*Verilen metin:*
Yıllar yılı önünden geçtiğim bir bina. Çok harap halini de, elden geçirilişini de, yeniden canlanışını da izledim (tabii ki fotoğraf da çekmişim). Aradım taradım bu kadar ‘ortada’ bir bina hakkında bilgi bulamayışıma -sanki ilk kez yaşıyormuşum gibi- şaşırdım.
Sonra bir gün bu sitenin en sıkı destekçilerinden iç mimar Didem Avincan bir yazıyla geldi. Yazık o kadar çok ‘iz sürmüştü ki’ heyecanla anlattığı yazı araştırmanın büyüklüğünden zor okunuyordu. Yazıyı aldırdık verdirdik kısa hale getirdik. Samsun Apartmanı bu sitede olduğu için çok mutluyum ve merhaba Yelkencizâde Lütfi Bey.
SAMSUNLULAR BURADA MI?:)
Sevgili konuk yazarım Didem Avincan anlatıyor:
“İstanbul’da geçen üniversite yıllarım boyunca memleketim Samsun bana kendisini hatırlatmayı bir şekilde hep başardı. Okula giderken kullandığım, hatta ilk bindiğim otobüsün numarası 55T idi mesela. İlk çalıştığım ofise gidip gelirken sabah akşam önünden geçtiğim bina da Samsun Apartmanı’ydı. Bir de kapı numarası 57 değil de 55 olsaydı ne güzel olacaktı!
Yıllar sonra araştırma yaparken tekrar karşıma çıkan bu apartmanın ismi acaba hep ‘Samsun’ muydu?
İyi korunmuş, dikkat çekici bir cephesi ve şahane bir konumu var. Yakınında caddeye adını veren ‘İstanbul Vali Konağı’ (Portakaloğlu Konağı) gibi önemli yapılar da var. Buna rağmen, başta apartman hakkında o kadar az veriye ulaştım ki çok şaşırdım.
1925 tarihli Pervititch Haritası’nda, içinde Vedat Tek’in evinin de bulunduğu yapı adasına yaklaşınca -o dönem Polonya Elçiliğine ev sahipliği de yapan- bugünkü Vali Konağı’nı buldum. Haritadaki ‘Sakelaridis’ isminden iz sürsem de araştırma çıkmaza girdi.
YELKENCİZADE AİLESİ
Bir posta adresi listesinde Gülseren Yelkenci isminin altında Samsun Apartmanı’na rastladım.
Apartmanla ilgili ilk tahminim 1925 sonrası, Samsunlu bir ailenin apartmanı satın almasıyla binaya memleketlerinin adını vermesi yönünde olmuştu. Gülseren Hanım’ın kayınpederi Yelkencizâde Lütfi Bey, Samsun Belediye Başkanlığı görevinde de bulunan armatör Yelkencizâde Şükrü Bey’in oğlu idi ve Samsun’da doğmuştu. Yelkencizâde Ailesi’nin (Torun Arda Serhat Yelkenci’ye bu bilgi için teşekkür ediyorum) pek çok ferdi burada yaşamış, büyümüş.

*Görev tanımı:*
Samsun Apartmanı'nı anlatan metni, son cümlesinin ardından aynı anlatımla sürdürün.

*Sağlanan bilgiler:*
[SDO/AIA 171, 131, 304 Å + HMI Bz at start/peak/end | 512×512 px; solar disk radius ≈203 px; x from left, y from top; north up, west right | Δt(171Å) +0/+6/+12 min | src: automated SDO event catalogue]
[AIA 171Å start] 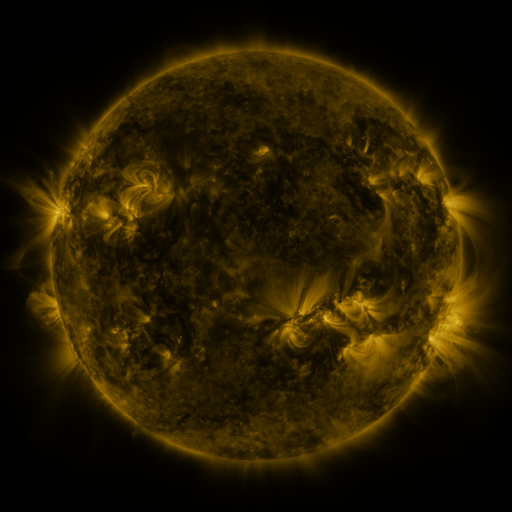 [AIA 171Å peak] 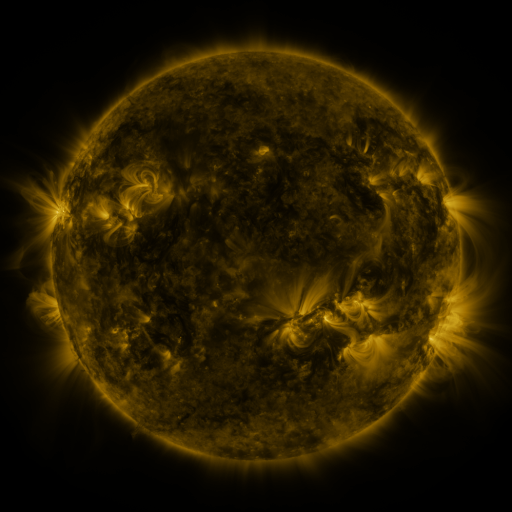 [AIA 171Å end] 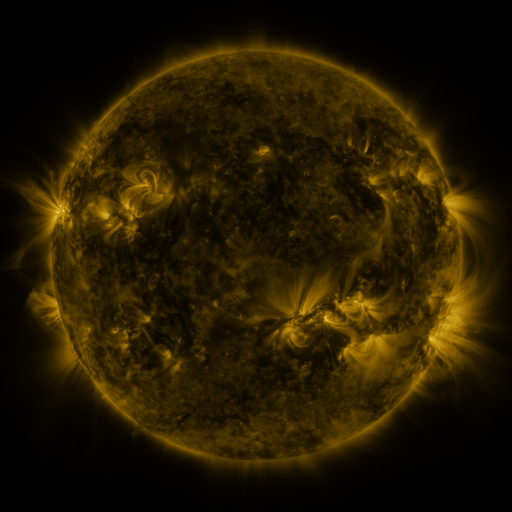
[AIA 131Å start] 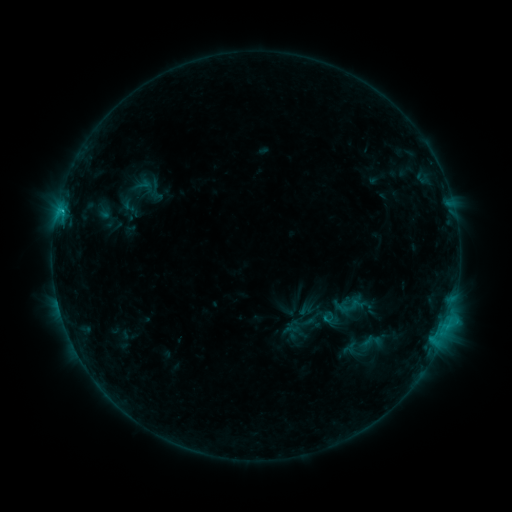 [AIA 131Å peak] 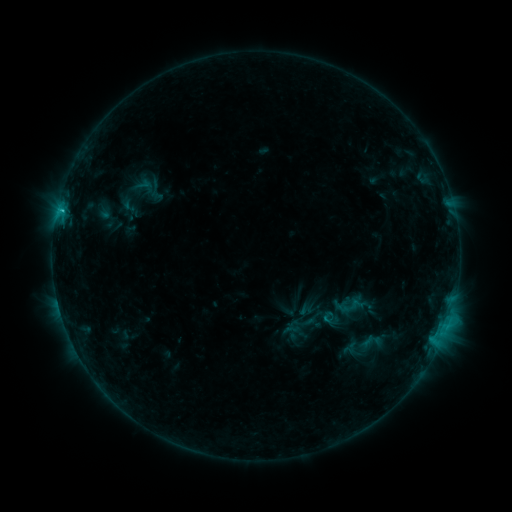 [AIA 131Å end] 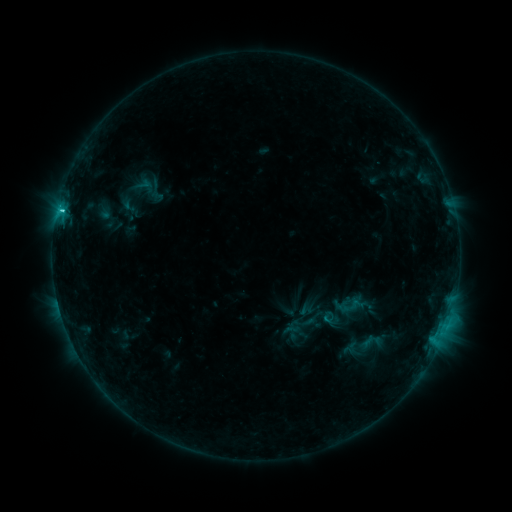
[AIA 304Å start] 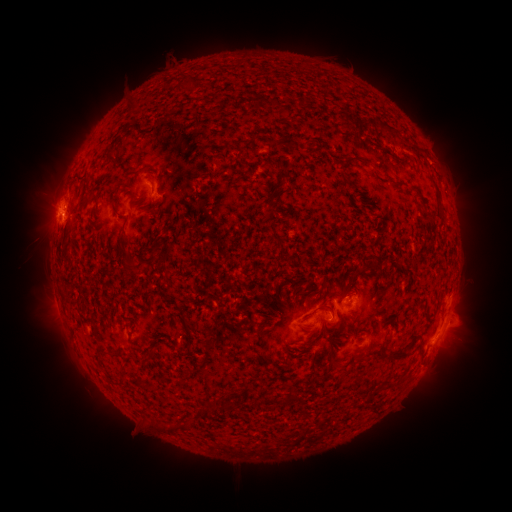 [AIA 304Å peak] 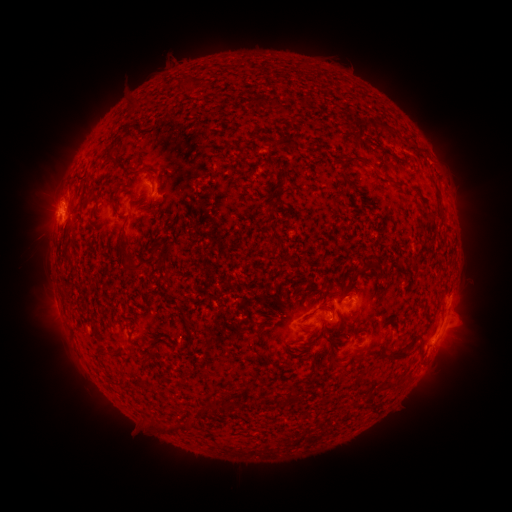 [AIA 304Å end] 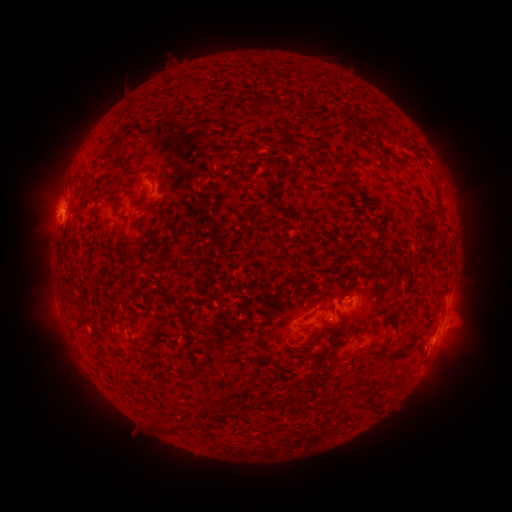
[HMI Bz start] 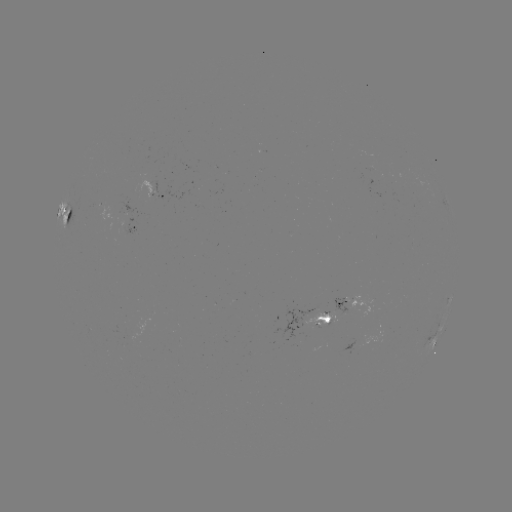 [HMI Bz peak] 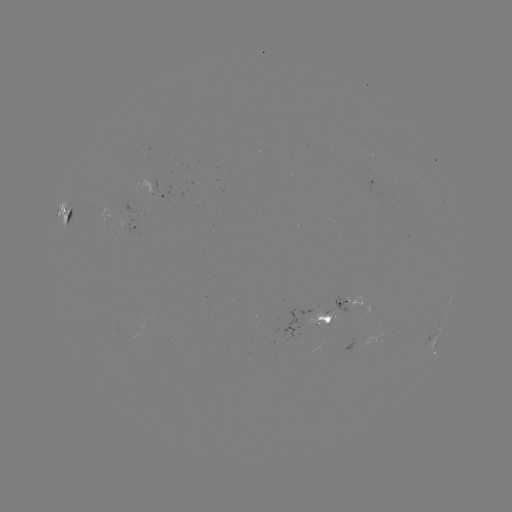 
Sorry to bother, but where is C1.6 flare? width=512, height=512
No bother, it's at [62, 214].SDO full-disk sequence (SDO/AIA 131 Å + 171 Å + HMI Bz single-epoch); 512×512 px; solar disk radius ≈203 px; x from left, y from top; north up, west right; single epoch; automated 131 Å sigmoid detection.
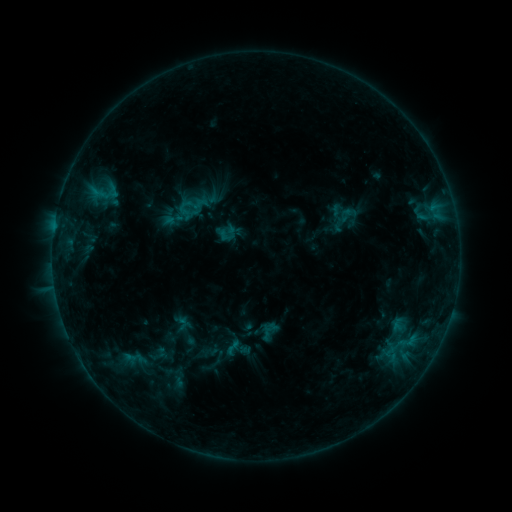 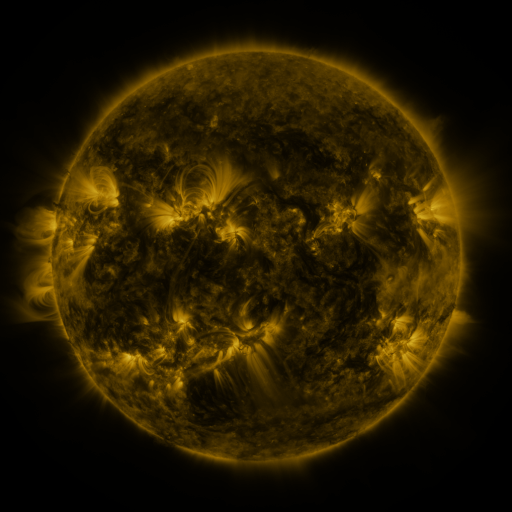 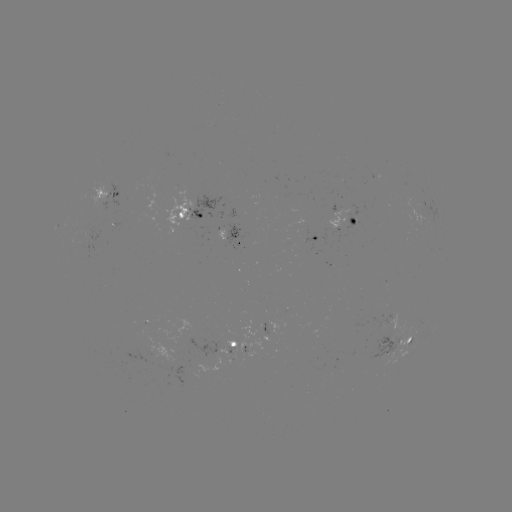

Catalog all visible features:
sigmoid: (346, 215)
sigmoid: (233, 347)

*Alıştırma yanıtı:*
1995-1997 yılları arasında TRT’de yayınlanan ‘Cumhuriyet’e Kanat Gerenler’ adlı belgeselin 90. bölümünü Türk denizciliğinin önderlerinden Lütfi Yelkenci’ye ayırmış. Belgeselden Lütfi Bey’in milli mücadele döneminde tüm imkânlarını vatanına adadığını öğreniyoruz.
Cemal Kutay’ın ağzından bu dönemi dinlemek, oğlu Mithat Yelkenci’den babasını anlatışını duymak isteyenler için muazzam bir belgesel.
LEOPOLD İLE ANADOLU’YU KURTARMAK
Türkiye İş Bankası’nın da kurucu üyelerinden olan Lütfi Yelkenci hakkında, yazar Osman Öndeş’in Denizcilik dergisindeki metninden de alıntılar yapayım:
“Yelkencizâde Mahdumları Şirketi; Vatan, Samsun, Anadolu ve Yelkenci isminde dört büyük gemiden oluşan filosuyla İstanbul – Karadeniz limanları arasında posta vapurculuğu ve aynı zamanda her türlü ticarete açıktı. Yelkencizâde gemileri Karadeniz iskeleleri ile İstanbul arasında muntazam tarifeli seferler yapan en önemli gemilerdi.
(… Lütfi Bey’in gemilerinden birine) Anadolu adını vermesinin öyküsü Cumhuriyet’in kurulmasıyla ilgilidir.(…) İstanbul işgal altındadır. Lütfi Bey satın aldığı gemiye ‘Leopold’ adını verir ve Osmanlı sularına getirir.
Geminin gönderine Fransa bayrağını çeker ve bir Fransız gemisi görünümünde seferlere başlar.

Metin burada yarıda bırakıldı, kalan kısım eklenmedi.